- TASK TO CARRY OUT -
Collect every line below that contains the string "pillar". Case counts.

(Excerpts from a spatial dataset)
* Start *

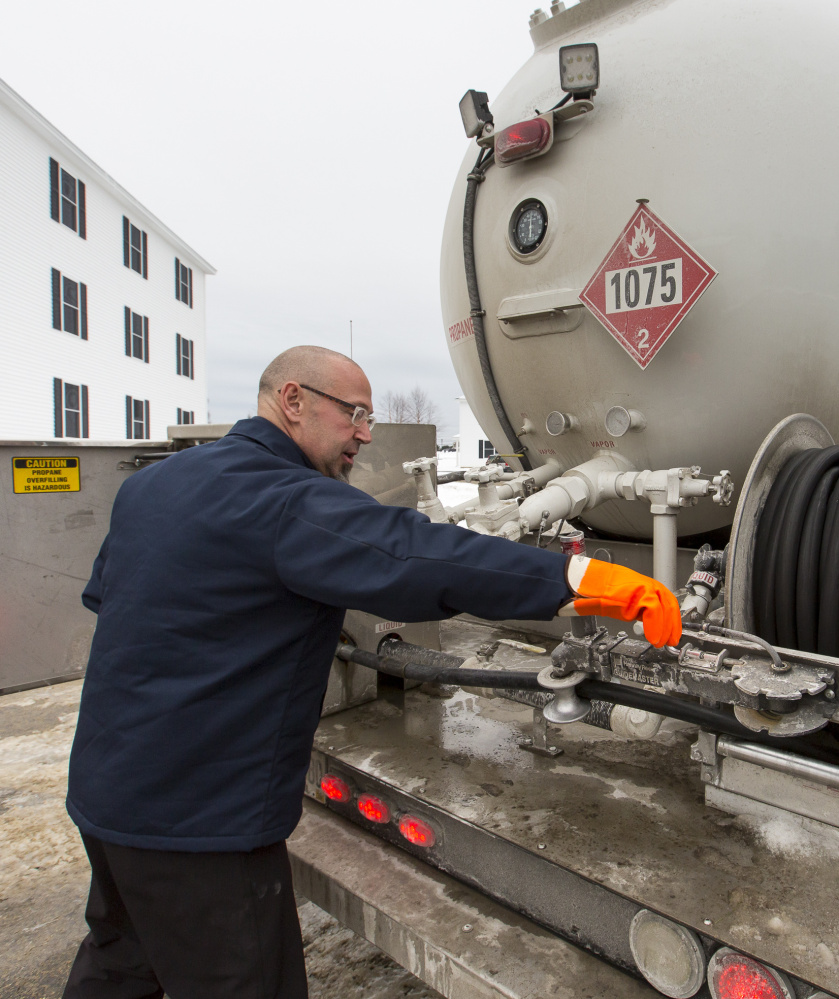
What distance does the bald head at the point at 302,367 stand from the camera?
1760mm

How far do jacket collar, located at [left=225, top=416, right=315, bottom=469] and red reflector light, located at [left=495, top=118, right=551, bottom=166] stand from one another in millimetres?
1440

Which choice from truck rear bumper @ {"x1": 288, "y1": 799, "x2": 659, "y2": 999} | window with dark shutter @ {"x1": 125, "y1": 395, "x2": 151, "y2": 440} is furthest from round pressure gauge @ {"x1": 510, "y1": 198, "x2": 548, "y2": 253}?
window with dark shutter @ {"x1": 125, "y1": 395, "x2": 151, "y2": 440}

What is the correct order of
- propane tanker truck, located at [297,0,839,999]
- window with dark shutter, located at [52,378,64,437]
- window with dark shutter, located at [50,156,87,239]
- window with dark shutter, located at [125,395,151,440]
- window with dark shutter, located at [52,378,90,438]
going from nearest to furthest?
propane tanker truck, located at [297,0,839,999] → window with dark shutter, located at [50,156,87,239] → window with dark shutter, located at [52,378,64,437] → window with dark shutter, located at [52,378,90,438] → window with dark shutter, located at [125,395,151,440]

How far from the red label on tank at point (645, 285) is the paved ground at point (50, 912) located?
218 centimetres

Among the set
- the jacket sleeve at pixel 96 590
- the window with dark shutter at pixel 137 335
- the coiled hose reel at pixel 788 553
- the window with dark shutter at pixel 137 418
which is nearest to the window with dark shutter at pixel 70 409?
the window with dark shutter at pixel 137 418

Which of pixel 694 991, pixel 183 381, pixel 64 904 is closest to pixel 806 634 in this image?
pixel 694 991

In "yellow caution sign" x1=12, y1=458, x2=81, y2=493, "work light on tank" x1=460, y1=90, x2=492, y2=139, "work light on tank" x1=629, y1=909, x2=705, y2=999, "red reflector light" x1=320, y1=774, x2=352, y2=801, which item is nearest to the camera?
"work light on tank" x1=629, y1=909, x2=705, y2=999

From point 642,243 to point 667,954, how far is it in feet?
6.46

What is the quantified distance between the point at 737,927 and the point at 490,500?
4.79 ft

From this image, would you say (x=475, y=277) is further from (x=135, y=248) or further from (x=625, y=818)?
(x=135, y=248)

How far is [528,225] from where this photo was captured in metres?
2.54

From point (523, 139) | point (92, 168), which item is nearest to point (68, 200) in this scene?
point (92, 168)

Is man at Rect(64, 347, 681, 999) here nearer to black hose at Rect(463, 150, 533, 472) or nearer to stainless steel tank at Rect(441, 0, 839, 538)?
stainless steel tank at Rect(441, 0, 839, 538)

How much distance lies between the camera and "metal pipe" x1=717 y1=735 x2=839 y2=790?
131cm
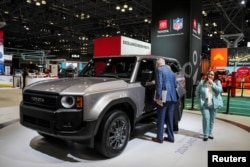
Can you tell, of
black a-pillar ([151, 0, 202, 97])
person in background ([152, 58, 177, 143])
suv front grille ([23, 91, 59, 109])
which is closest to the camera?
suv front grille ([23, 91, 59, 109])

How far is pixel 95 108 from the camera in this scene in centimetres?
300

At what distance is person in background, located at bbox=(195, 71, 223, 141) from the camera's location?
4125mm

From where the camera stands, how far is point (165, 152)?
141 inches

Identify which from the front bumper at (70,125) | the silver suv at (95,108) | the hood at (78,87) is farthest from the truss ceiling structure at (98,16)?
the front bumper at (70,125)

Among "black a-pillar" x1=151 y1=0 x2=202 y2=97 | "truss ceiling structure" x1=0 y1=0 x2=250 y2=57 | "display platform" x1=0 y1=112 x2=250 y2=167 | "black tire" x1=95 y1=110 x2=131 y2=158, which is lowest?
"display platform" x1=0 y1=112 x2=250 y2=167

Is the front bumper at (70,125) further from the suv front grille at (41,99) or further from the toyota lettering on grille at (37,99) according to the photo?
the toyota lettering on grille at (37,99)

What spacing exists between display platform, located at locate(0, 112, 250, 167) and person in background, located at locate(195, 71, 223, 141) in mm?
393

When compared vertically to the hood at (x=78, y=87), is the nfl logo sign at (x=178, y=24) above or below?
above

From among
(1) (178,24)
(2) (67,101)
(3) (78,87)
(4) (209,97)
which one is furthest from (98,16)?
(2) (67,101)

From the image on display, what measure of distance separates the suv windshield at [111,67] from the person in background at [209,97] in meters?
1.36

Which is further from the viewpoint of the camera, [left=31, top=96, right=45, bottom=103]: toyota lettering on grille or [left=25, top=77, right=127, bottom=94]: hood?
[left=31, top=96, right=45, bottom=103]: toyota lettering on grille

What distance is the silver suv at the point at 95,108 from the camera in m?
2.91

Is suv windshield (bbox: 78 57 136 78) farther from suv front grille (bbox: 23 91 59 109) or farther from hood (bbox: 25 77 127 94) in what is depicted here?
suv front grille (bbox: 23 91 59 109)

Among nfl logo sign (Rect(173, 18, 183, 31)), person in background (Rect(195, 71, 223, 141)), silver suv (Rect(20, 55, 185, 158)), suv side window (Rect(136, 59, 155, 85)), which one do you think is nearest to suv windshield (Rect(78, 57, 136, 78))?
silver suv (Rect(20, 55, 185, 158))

* End *
* Start *

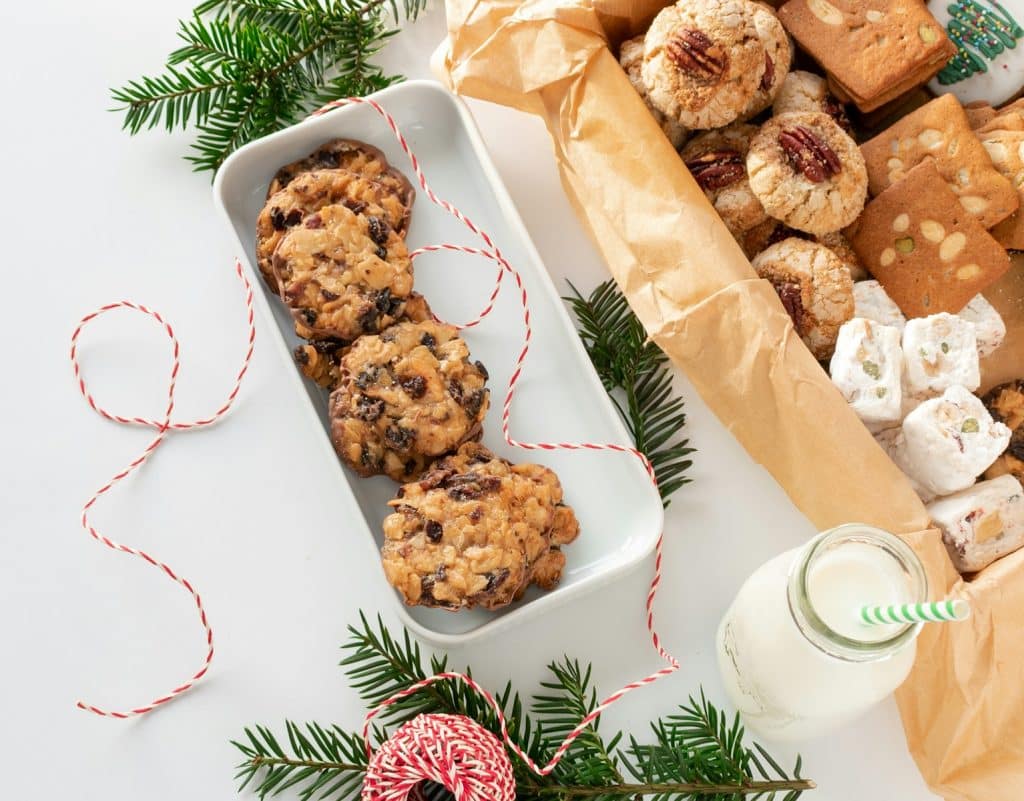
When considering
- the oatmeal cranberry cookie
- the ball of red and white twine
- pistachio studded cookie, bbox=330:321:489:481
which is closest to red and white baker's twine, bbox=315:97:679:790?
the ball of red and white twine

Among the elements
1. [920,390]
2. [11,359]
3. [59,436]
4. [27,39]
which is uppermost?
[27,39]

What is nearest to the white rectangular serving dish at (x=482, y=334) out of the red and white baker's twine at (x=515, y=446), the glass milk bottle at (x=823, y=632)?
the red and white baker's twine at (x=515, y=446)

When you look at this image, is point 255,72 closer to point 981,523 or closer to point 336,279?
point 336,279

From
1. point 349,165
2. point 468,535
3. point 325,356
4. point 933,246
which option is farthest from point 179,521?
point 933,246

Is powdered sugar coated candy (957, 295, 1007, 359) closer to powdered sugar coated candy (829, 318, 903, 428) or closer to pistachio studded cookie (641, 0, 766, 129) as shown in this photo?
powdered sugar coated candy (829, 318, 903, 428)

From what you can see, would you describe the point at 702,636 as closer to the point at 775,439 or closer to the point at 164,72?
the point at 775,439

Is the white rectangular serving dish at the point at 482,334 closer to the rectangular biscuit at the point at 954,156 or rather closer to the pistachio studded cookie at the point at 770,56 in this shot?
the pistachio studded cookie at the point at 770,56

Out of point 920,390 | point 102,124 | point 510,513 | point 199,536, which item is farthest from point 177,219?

* End *

- EXERCISE SOLUTION -
black a-pillar ([151, 0, 202, 97])
Among "black a-pillar" x1=151 y1=0 x2=202 y2=97 | "truss ceiling structure" x1=0 y1=0 x2=250 y2=57 | "display platform" x1=0 y1=112 x2=250 y2=167 | "black tire" x1=95 y1=110 x2=131 y2=158, which is lowest?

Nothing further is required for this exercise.